# Given request:
Produce an exact copy of the lines from the line containing "Taking a look at this picture, is point (195, 51)" through the last line of the entries below, and only those lines.

# Data provided:
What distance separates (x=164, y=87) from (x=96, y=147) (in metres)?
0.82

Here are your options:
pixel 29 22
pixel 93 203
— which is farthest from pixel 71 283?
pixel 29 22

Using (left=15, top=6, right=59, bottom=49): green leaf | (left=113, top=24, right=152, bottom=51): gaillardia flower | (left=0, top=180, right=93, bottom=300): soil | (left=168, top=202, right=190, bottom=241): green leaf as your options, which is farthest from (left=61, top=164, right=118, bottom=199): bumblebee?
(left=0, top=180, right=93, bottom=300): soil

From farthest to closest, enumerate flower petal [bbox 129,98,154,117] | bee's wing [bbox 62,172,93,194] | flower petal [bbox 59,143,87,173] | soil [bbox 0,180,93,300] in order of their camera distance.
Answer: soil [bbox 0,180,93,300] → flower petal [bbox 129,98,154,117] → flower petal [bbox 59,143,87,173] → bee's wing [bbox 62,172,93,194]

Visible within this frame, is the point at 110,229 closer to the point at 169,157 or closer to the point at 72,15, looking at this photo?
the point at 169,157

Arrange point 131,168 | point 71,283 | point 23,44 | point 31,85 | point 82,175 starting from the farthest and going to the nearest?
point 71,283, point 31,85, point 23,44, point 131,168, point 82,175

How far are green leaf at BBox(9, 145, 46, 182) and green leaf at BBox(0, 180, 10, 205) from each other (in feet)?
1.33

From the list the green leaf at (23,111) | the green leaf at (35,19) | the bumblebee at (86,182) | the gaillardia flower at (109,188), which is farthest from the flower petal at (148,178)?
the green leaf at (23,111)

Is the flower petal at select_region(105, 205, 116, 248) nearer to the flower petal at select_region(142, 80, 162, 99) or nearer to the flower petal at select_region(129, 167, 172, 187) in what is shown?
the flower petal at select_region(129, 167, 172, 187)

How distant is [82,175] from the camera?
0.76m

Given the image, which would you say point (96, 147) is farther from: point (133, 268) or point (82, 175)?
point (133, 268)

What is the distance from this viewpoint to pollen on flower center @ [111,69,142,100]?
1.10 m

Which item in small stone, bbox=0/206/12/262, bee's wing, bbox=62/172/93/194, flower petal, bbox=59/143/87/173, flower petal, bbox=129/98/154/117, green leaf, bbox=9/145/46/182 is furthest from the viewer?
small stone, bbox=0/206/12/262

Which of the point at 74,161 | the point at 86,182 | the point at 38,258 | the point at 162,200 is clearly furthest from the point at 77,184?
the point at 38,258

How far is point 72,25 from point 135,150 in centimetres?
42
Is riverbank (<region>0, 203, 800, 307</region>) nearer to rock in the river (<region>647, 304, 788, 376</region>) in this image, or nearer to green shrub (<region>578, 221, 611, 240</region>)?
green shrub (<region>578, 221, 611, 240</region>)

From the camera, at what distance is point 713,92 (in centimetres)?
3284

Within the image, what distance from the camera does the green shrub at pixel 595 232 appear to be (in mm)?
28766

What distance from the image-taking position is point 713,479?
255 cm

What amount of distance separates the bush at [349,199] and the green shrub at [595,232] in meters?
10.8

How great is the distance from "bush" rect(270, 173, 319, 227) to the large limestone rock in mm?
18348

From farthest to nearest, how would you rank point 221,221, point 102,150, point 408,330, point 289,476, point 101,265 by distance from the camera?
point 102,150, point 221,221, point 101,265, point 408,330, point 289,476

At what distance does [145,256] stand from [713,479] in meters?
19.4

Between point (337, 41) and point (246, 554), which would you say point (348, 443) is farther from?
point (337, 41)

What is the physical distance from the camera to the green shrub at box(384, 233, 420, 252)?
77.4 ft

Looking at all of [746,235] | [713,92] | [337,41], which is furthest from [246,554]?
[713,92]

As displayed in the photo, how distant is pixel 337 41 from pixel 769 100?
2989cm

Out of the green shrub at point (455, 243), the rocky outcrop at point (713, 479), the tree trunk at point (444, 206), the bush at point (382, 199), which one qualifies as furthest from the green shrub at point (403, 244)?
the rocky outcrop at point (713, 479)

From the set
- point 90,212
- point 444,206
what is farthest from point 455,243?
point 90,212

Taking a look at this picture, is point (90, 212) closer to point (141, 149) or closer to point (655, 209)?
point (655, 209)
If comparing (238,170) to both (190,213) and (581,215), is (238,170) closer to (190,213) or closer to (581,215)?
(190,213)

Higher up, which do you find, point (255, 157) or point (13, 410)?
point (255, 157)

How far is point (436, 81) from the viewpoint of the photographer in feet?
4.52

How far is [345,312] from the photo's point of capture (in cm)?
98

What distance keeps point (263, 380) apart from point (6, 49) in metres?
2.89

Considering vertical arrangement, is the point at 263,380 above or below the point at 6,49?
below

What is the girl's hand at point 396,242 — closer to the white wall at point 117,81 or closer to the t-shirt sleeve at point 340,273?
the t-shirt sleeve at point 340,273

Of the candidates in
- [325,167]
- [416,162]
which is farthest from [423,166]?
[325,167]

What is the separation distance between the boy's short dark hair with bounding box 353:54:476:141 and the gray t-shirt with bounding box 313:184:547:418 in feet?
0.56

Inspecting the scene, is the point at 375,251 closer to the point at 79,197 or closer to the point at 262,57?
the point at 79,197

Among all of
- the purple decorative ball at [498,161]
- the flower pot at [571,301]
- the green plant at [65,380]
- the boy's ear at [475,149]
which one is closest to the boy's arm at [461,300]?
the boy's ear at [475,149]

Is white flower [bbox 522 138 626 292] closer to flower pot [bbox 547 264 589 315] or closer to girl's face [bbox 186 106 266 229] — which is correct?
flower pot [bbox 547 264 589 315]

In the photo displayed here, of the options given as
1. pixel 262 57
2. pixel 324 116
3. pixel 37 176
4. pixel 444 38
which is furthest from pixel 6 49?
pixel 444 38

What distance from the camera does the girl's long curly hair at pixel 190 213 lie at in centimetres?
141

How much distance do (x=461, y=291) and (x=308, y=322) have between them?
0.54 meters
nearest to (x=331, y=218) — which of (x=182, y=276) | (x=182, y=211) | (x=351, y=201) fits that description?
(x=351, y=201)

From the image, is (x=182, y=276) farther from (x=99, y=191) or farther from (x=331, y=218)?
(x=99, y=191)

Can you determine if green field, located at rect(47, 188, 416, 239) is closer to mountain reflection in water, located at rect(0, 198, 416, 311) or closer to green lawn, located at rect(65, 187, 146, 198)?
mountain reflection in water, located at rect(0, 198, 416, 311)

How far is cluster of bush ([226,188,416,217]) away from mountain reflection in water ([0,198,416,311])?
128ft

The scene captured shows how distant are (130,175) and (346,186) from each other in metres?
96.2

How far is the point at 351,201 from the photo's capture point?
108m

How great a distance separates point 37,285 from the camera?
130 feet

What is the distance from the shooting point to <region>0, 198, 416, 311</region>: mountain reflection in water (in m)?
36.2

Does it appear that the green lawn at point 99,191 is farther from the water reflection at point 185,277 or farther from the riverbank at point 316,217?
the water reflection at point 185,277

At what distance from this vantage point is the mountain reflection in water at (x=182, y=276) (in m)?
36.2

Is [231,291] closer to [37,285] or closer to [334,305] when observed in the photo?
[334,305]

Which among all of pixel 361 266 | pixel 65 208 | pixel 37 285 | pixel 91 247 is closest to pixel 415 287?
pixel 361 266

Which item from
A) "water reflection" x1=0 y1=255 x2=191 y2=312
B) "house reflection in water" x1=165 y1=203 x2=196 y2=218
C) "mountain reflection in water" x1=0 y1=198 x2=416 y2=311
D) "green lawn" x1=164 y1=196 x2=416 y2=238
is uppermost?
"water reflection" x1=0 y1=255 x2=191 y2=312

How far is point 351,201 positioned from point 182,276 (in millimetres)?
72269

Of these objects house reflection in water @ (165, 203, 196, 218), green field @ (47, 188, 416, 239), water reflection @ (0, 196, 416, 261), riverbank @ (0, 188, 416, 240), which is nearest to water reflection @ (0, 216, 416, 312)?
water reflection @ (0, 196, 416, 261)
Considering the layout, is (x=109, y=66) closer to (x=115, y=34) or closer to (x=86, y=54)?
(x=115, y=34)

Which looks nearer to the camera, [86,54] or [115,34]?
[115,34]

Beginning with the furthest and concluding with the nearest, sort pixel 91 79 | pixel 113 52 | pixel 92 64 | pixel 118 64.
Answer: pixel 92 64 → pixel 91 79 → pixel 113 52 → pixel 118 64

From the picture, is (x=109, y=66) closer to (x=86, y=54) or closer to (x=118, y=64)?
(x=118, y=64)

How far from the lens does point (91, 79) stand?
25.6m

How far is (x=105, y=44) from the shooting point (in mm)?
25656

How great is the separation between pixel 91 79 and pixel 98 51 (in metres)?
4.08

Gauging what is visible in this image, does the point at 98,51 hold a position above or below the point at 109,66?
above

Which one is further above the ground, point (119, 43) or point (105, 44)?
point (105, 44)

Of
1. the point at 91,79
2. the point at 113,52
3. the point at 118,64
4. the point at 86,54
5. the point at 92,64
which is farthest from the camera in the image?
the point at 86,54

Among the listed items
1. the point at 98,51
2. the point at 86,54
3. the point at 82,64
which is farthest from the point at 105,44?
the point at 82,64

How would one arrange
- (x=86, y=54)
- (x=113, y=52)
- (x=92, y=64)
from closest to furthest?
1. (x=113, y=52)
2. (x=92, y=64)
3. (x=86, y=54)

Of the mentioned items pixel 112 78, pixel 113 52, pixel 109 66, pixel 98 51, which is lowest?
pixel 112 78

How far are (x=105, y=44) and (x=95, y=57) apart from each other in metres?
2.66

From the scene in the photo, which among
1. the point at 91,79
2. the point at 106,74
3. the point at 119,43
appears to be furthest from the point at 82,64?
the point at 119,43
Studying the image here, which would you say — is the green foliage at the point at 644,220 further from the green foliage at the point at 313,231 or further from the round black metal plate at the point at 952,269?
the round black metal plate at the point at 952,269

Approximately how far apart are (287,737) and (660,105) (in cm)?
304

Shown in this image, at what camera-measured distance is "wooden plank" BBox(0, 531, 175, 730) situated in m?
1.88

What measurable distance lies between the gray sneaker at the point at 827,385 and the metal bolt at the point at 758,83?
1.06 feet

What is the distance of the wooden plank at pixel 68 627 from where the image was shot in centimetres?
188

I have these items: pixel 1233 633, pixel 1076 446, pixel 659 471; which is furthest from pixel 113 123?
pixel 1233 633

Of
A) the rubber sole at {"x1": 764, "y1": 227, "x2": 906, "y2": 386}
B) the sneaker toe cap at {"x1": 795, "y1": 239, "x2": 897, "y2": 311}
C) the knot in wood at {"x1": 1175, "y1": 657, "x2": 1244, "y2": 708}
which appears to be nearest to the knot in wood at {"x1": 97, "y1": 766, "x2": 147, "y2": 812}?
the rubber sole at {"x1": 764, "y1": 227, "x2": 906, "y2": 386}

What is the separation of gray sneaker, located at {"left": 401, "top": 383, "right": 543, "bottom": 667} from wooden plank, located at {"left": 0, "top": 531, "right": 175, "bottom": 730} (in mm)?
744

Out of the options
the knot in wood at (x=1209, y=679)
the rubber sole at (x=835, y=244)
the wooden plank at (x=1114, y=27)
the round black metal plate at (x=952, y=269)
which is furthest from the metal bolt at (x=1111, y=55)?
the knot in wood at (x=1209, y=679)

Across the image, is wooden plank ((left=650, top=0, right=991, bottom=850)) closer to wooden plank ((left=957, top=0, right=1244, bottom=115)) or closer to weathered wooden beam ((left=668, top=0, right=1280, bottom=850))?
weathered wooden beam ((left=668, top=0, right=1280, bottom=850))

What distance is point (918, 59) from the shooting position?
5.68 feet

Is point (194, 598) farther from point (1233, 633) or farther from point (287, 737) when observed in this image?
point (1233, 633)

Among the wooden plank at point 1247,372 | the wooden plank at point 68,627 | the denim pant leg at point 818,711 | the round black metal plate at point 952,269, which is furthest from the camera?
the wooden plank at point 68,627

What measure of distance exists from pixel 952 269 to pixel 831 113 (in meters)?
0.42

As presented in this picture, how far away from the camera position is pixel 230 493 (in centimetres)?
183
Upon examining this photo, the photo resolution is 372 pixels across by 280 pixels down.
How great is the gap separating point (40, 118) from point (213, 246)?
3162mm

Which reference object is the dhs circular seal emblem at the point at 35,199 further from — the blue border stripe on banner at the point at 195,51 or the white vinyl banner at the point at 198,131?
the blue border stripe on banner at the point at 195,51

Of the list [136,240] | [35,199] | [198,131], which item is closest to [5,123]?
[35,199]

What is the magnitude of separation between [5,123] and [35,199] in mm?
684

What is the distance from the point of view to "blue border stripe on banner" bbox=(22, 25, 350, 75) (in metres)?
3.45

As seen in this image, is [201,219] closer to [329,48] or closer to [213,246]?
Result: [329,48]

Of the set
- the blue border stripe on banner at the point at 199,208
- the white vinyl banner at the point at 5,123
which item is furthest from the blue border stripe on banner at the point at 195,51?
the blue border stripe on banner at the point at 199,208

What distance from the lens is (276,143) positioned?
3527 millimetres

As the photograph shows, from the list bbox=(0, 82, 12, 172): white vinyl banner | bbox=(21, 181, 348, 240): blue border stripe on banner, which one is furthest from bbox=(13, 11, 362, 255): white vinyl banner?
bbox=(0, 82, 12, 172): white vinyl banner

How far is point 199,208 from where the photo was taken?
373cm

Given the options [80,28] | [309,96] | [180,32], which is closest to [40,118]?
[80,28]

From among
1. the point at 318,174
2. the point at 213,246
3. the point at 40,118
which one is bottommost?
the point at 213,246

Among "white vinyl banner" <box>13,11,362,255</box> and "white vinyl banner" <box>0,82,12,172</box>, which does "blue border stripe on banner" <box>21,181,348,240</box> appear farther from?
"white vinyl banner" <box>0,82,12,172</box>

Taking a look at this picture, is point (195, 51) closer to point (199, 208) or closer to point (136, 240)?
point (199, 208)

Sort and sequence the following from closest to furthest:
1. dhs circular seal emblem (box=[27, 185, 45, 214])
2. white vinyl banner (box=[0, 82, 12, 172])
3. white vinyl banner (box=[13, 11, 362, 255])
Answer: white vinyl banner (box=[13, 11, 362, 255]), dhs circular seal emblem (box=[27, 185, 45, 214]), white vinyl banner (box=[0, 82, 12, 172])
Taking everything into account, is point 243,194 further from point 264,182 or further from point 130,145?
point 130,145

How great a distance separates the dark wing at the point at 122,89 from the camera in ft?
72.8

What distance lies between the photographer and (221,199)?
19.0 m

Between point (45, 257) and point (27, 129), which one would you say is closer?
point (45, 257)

# Worked solution:
Taking a look at this picture, is point (195, 51) closer to point (199, 208) or closer to point (136, 240)?
point (199, 208)

Sort and sequence the following from closest to furthest:
1. dhs circular seal emblem (box=[27, 185, 45, 214])
2. white vinyl banner (box=[0, 82, 12, 172])
3. white vinyl banner (box=[13, 11, 362, 255])
Answer: white vinyl banner (box=[13, 11, 362, 255]), dhs circular seal emblem (box=[27, 185, 45, 214]), white vinyl banner (box=[0, 82, 12, 172])
Taking everything into account, is point 243,194 further from point 264,182 or further from point 130,145?
point 130,145

How great a distance separates the dark wing at the point at 122,89 from the camera in ft?
72.8

What distance lies between the photographer and (221,199)?
19.0 m

Between point (45, 257) and point (27, 129), which one would you say is closer?
point (45, 257)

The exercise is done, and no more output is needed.